Gazanferi, Cumhurbaşkanı Mesud Pezeşkiyan'a da yüklenerek onu ‘saf ve çabuk inanan’ biri olarak tanımladı ve ‘danışmanlarının kendisine Trump'la mücadele fetvası örneğinde olduğu gibi onu yanlış pozisyonlara sürükleyen yanlış bilgiler verdiğini’ belirtti.
Gazanferi sözlerini şöyle sürdürdü: “Şayet Pezeşkiyan, İran Dini Lideri Ali Hamaney’in açıklamalarını araştırmak için birkaç dakikasını ayırmış olsaydı, Trump'ın cezalandırılması gerektiğini iki kez vurguladığını keşfederdi ve Amerikan medyasıyla görüşmesi sırasında çelişkili açıklamalar yapmazdı.”
“İran ve İsrail arasındaki mevcut durum gerçek anlamda bir ateşkes değil, resmi bir anlaşma olmaksızın düşmanlıkların geçici olarak durdurulmasıdır” diyen Gazanferi, ‘iki tarafın da düşmanlıkların kalıcı olarak durdurulmasını zorunlu kılan herhangi bir belge veya anlaşma imzalamadığını’ açıkladı. Gazanferi, “Mevcut mutabakat sözlü ve her an ihlal edilebilir. İran Silahlı Kuvvetleri azami hazırlık durumunda kalmalıdır” ifadelerini kullandı.
Muhafazakâr milletvekili Ali Yezdikhah ABD'yi yeni saldırılar düzenlememesi konusunda uyardı. Yezdikhah, “ABD askerlerinin cesetlerini içeren binlerce tabutun Washington'a gönderilmesini bekliyoruz.

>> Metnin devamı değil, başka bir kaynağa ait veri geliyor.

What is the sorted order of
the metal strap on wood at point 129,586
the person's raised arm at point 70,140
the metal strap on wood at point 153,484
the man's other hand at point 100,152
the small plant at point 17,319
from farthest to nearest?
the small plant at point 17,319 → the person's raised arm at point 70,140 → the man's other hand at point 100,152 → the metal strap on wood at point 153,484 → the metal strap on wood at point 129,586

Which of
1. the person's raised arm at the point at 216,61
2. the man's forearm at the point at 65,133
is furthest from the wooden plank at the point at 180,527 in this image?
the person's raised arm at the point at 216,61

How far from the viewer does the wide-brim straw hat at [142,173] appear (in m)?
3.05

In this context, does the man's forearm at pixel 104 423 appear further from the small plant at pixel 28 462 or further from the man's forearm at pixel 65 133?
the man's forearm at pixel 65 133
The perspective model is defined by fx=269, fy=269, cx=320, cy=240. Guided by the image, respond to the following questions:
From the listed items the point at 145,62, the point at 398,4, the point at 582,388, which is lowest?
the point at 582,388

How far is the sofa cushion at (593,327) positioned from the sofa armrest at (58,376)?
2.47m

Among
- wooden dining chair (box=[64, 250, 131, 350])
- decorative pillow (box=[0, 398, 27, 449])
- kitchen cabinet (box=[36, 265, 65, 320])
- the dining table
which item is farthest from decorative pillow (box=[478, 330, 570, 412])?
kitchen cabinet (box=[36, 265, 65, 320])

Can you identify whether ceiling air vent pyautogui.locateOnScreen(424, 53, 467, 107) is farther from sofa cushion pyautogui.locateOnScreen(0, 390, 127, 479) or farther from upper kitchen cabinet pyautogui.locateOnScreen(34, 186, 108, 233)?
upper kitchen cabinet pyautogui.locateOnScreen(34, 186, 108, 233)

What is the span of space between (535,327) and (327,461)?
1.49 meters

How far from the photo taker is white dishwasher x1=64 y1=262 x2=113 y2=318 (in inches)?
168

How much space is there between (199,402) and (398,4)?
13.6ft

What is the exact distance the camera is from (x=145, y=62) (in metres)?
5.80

Amerikalılar bilsinler ki bu aşamada yapacakları en ufak bir saldırı İran'ın yıkıcı tepkisiyle karşılaşacaktır” şeklinde konuştu.
Trump pazartesi günü yaptığı açıklamada, “İran'a yeni bir saldırı düzenlemek zorunda kalmayacağımızı umuyorum” dedi ve İranlı yetkililerin İran'ın nükleer programı konusunda görüşmeler yapmak üzere ABD ile temasa geçtiğini belirtti.